Sometimes I get the impression that my wife wants me to come clean about what I'm thinking but then my brain says don't do it...
Waking People Up With Well Thought Out Comments
It's so hard to see situations like this. I absolutely understand the family and social pull and breaking away from all of that is the most difficult scenario to be a part of. I've seen people who have just blown everything up and walked away, some who have tried to quietly walk away and ultimately been blown apart and those who are still trying to 'fade' and feel forced into living a lie every day of their lives. Outlaw is absolutely right, every choice has its consequences and all of them mean that you won't have the same relationship with the people you're allowing to control you at this moment. Short term pain is worth more than long term deceit and the toll that takes on everyone, including you. (my two cents)
My wife: How do you feel about the truth?
Me: I don't want to talk about it
My wife: Actions speak louder than words and right now I don't see you doing much for the truth? Have you just gotten lazy?

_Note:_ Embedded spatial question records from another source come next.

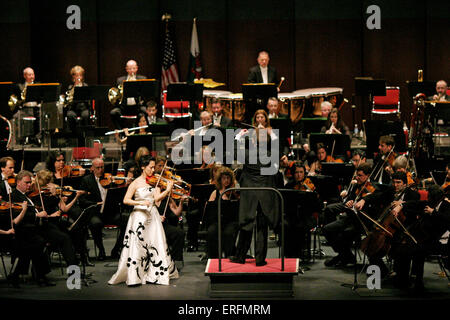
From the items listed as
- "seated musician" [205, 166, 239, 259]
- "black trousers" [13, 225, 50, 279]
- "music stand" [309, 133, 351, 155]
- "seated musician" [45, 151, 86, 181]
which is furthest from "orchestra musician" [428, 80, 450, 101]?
"black trousers" [13, 225, 50, 279]

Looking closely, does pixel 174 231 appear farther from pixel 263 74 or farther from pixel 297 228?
pixel 263 74

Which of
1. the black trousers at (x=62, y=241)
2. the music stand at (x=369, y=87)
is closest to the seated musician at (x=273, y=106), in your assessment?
the music stand at (x=369, y=87)

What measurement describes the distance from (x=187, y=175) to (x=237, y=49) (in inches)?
250

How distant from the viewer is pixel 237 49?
47.3 ft

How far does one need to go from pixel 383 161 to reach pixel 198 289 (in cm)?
274

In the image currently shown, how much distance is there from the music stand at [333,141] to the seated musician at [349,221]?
48.6 inches

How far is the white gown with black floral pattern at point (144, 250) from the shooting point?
7543 millimetres

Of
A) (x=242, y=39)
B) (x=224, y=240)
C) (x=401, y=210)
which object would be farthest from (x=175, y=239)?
(x=242, y=39)

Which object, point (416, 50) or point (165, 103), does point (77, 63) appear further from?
point (416, 50)

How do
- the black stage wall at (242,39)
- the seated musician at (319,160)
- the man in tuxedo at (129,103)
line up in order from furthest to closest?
the black stage wall at (242,39)
the man in tuxedo at (129,103)
the seated musician at (319,160)

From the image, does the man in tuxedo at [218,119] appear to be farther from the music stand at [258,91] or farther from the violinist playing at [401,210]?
the violinist playing at [401,210]

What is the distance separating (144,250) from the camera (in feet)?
25.0

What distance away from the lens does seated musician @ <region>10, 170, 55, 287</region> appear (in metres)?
7.55

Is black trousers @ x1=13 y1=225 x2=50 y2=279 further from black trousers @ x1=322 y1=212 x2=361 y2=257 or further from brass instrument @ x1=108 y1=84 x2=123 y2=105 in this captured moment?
brass instrument @ x1=108 y1=84 x2=123 y2=105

Me: What do you think? Does that seem like me?
My wife: I guess not
END OF CONVERSATION
And that's great, Rogue. Small victory there, until you break down the actual conversation. You're using JW speak (the truth) when you talk to her. I get what you're doing, but you're not helping the situation in the long term. Instead of saying 'the truth', try 'the religion' or 'the corporation' and see how that goes. Cognitive dissonance manifests itself in many different ways and you may be suffering from it somewhat. Be true to YOU and what YOU believe and want for YOU. Otherwise, you'll always be on this treadmill and nobody wants that for you or anyone.
I was able to wake up a friend but he was already going threw marriage problems and the elders weren't treating him well either. It seems to me that people need to go through something emotional first to start the proccess.
I don`t mean to sound cynical , do I get the impression there may be a financial loss in your walking away from your family and this religion ?
JW rogue, sympathy bro! I know others in your situation. One thing you are probably driven to is to live inside your head as it were, to think about reality outside of the JW delusion and enjoy the real world that way. To physically leave suddenly of could make matters worse.
Perhaps in your casual comments you could stress the facts that the early Christian congregation seemed to think that welfare within the community was a priority (widows and orphans), The GB couldn't care a fig about the welfare of their followers even for the suffering of victims of sexual abuse. In fact the more they suffer the more dependent they become...
JWs I think, might be likened to a troupe of high-wire artists who have all fallen into the safety net...that is the KH community. from their viewpoint there is nothing underneath the net left to save them. It is this crippling vision of their place in life which holds them there in fear.
People who believe they are worthless will punish themselves and make bad choices.
The Watchtower of course encourages this since fear and worthlessness are the very factors they routinely exploit. The only people useful to the organisation are those who are guilt ridden, emotionally and educationally stifled and who therefore remain totally dependent on it to give them the imaginary fix of paradise .
Have you thought about building up your wife's self confidence as opposed to her abject religious dependency? A new job or new interest?
How about continuing to take it slowly, keep them on your side but sharing things you have learned which get the family to start thinking for themselves? Make some allies in your mild scepticism, preferably including your wife.
Expressing the oddness that if Big J was behind the JW org, surely, you would have thought he would get his dates right? The WT teaching for seventy odd years that the generation which saw 1914 would also see the end? JWs have never got a prophecy right...nor did Jesus get his generation prophecy right. Mark 9,1.
It's a trap all right!
Thanks for your insightful comments, Half Banana. I had to read the italicized sentence and the following paragraph a few times, as they really hit home to me as to the truth in those words..
Then there's the fine line between making a comment that rattles people's cognitive dissonance and making a truly good comment. The latter actually adds to the quality of the meeting and as you fade, people will make conclusions about your absence. " a smart guy like Rogue is having less and less to do with being a Witness. Maybe he knows something..."
But in the end, people will do whatever it is they will do. You'd like to think that you are helping somebody to step out into the light, but they may just prefer the dark.
As others have said , you can make some comments that can have an impact on others. I've done it many times. Just be careful not too say something that is too controversial because they will yank you to the back room.